The session title clearly amused several attendees at the National Conference on Addiction Disorders (NCAD): “Shhh! Let's Talk About Moderation for Mild Alcohol Use Disorders.” But judging from the Aug. 18 breakout's healthy attendance, and the positive reaction the co-presenters received, serious progress was being made in understanding how certain patients with alcohol-related problems might be suited to a life path that includes occasional drinking.
At the outset, session leader Cyndi Turner, LCSW, acknowledged her satisfaction over being at a conference where her presentation bio hadn't been altered to remove any references to moderate drinking, or her presentation simply being rejected altogether.
“We're at an addiction conference and we're talking about alcohol moderation,” said Turner, co-founder of private outpatient practice Insight into Action Therapy in Ashburn, Va. “That's pretty cool.”
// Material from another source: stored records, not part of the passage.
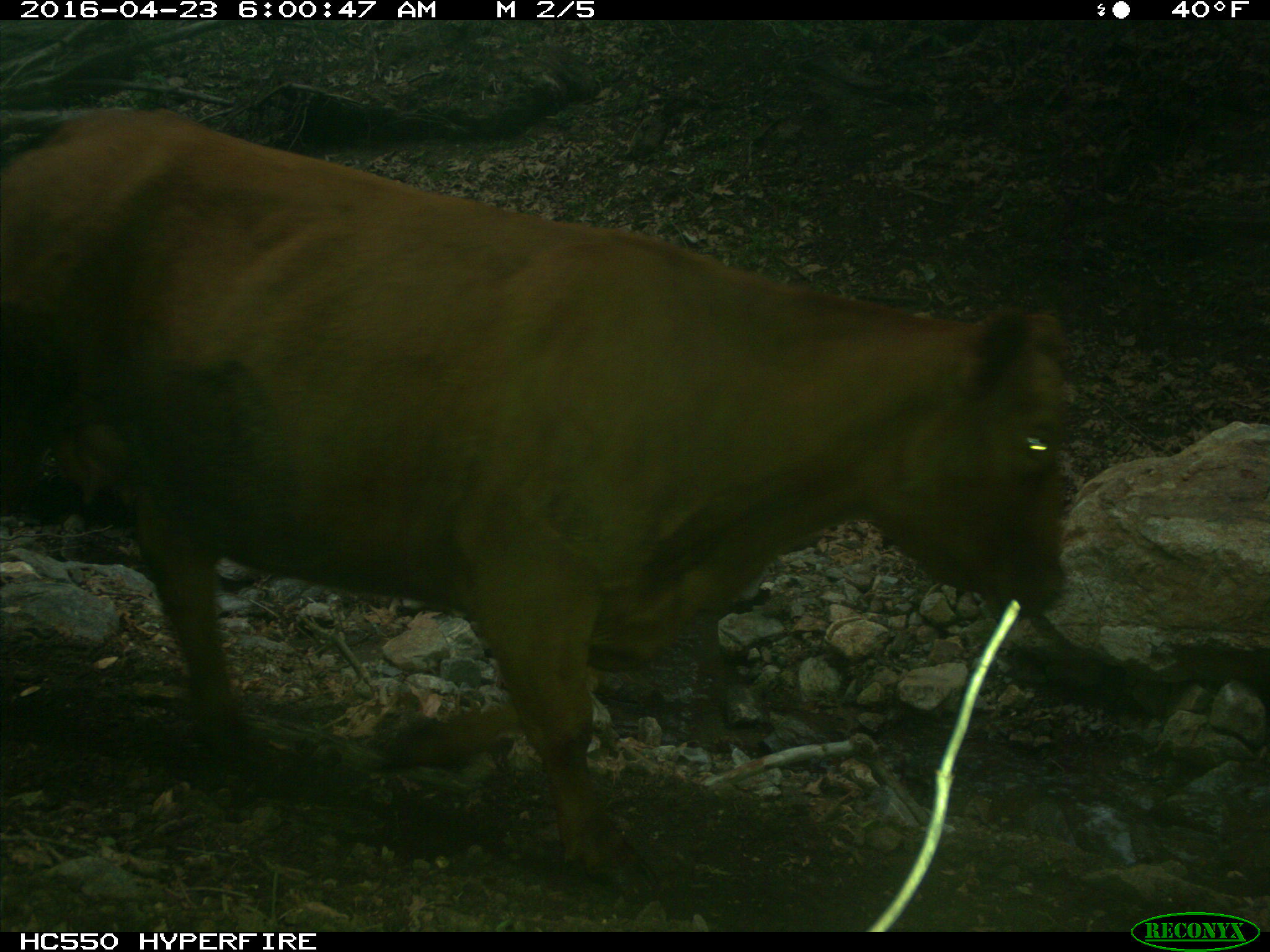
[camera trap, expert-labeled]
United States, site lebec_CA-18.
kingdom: Animalia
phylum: Chordata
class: Mammalia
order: Artiodactyla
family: Bovidae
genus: Bos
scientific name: Bos taurus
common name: domestic cow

Turner and business partner Craig James, LCSW, made it clear from the start that their wide-ranging practice takes a measured approach to the subject of alcohol moderation. The definition of moderate consumption that they use is substantially more restrictive than the National Institute on Alcohol Abuse and Alcoholism's (NIAAA's) standard. They use numerous predictors to judge whether a patient might be a good candidate for moderation (many factors, from daily drinking to drinking alone to also using drugs, raise red flags that usually can't be overcome). And they prescribe four months of total abstinence, with tools to cope during that period, before moderation is pursued.
Most importantly, they explore the “why” of drinking for the patient, saying that once this is identified, problem drinking often can be resolved—as long as a patient is not at the severe end of the continuum. For the latter, moderation is never an option.
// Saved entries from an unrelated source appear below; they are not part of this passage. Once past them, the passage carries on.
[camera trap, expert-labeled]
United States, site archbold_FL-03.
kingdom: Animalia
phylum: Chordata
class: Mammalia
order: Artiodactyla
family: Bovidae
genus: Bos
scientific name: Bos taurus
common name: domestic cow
“Addiction is on a spectrum,” said Turner. “Why isn't treatment on a spectrum?”
Failing to acknowledge that not every patient presents with the same level of severity results in some people being sent to intensive treatment that they don't need, and others choosing not to pursue any help at all, said James.
He added that according to research, around one-third of individuals who pursue moderation will end up stopping their drinking entirely. “It provides hope,” he said, for people whose use might be leading to problems with their work, relationships or other life issues.
Turner, author of the book Can I Keep Drinking?, shared with the audience a quiz that patients can take to see if moderate use is even a possibility for them. She also laid out details of what a moderate drinking plan would look like for a patient, specifying the circumstances, quantities and monitoring from another individual that would be included in such a plan.